| Exercise inputs |
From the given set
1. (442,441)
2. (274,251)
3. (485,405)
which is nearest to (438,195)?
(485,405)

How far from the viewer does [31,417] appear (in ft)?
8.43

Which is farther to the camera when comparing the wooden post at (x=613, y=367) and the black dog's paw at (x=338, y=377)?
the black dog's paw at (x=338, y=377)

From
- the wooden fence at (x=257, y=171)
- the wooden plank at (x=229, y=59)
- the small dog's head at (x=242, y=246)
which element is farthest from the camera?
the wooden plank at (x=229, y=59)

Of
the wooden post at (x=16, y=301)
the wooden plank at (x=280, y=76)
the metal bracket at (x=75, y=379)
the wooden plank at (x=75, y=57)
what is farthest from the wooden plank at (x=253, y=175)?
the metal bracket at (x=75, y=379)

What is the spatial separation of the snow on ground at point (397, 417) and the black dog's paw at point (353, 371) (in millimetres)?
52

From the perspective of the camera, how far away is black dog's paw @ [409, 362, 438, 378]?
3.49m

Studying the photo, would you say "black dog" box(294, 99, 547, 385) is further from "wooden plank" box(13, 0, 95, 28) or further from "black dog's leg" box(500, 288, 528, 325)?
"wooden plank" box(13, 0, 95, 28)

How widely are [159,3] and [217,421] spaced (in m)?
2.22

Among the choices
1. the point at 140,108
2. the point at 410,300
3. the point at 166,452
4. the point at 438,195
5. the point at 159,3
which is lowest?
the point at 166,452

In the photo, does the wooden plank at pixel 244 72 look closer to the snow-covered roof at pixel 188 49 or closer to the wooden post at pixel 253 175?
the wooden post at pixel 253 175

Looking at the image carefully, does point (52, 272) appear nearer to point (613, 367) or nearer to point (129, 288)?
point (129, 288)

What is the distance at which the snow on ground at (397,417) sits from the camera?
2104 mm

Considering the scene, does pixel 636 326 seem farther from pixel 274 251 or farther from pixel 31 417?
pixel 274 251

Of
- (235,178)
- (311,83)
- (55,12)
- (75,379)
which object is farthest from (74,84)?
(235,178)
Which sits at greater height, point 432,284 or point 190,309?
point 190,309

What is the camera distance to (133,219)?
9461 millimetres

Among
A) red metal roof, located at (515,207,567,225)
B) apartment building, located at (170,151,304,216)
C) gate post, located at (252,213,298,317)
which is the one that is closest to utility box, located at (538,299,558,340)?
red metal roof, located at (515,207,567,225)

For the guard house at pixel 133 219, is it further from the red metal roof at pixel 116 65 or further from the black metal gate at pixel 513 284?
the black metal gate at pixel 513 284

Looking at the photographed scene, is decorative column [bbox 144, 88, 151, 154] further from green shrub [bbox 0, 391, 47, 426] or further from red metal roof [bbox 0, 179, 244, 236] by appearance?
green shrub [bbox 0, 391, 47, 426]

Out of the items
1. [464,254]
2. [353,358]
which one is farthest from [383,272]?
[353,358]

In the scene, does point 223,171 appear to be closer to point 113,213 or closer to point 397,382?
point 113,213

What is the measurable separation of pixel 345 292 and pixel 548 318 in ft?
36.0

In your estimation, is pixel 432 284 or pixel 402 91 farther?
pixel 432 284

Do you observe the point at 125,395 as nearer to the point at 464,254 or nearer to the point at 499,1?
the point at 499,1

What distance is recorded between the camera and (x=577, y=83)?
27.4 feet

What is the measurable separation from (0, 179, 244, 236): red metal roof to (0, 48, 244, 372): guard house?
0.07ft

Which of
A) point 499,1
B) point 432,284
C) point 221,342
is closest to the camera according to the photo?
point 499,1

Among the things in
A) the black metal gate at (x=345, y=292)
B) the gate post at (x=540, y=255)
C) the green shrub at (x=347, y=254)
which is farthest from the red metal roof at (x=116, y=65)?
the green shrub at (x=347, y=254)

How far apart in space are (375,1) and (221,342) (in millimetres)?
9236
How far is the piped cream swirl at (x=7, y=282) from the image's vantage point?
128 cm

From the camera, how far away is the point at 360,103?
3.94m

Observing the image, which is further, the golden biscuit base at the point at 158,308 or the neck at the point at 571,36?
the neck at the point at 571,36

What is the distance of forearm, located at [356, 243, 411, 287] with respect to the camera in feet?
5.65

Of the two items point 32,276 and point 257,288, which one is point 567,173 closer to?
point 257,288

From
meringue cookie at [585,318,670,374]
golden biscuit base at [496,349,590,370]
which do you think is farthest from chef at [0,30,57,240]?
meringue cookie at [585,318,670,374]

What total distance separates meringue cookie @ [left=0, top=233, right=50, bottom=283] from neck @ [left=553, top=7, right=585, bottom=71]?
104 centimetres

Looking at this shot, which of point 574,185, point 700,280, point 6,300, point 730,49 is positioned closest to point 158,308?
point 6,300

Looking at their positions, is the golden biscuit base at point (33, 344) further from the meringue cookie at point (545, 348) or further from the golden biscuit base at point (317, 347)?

| Set problem |
Your task is to output exactly the lines running from the one with "How far apart" through the final line of the material above, with both ends included.

| Answer for the task |
How far apart in space are (375,1) and (221,342) (in millimetres)?
9236
How far is the piped cream swirl at (x=7, y=282) from the image's vantage point?
128 cm

From the camera, how far away is the point at 360,103?
3.94m

Observing the image, which is further, the golden biscuit base at the point at 158,308 or the neck at the point at 571,36?
the neck at the point at 571,36

What is the distance of forearm, located at [356, 243, 411, 287] with respect to the camera in feet?
5.65

Of the two items point 32,276 and point 257,288, which one is point 567,173 closer to?
point 257,288

From
meringue cookie at [585,318,670,374]
golden biscuit base at [496,349,590,370]
which do you think is farthest from chef at [0,30,57,240]?
meringue cookie at [585,318,670,374]

What total distance separates meringue cookie @ [left=0, top=233, right=50, bottom=283] from neck @ [left=553, top=7, right=585, bottom=71]?
104 centimetres

Looking at this shot, which of point 574,185, point 700,280, point 6,300, point 730,49 is positioned closest to point 158,308?
point 6,300

Looking at their positions, is the golden biscuit base at point (33, 344) further from the meringue cookie at point (545, 348) or further from the golden biscuit base at point (317, 347)?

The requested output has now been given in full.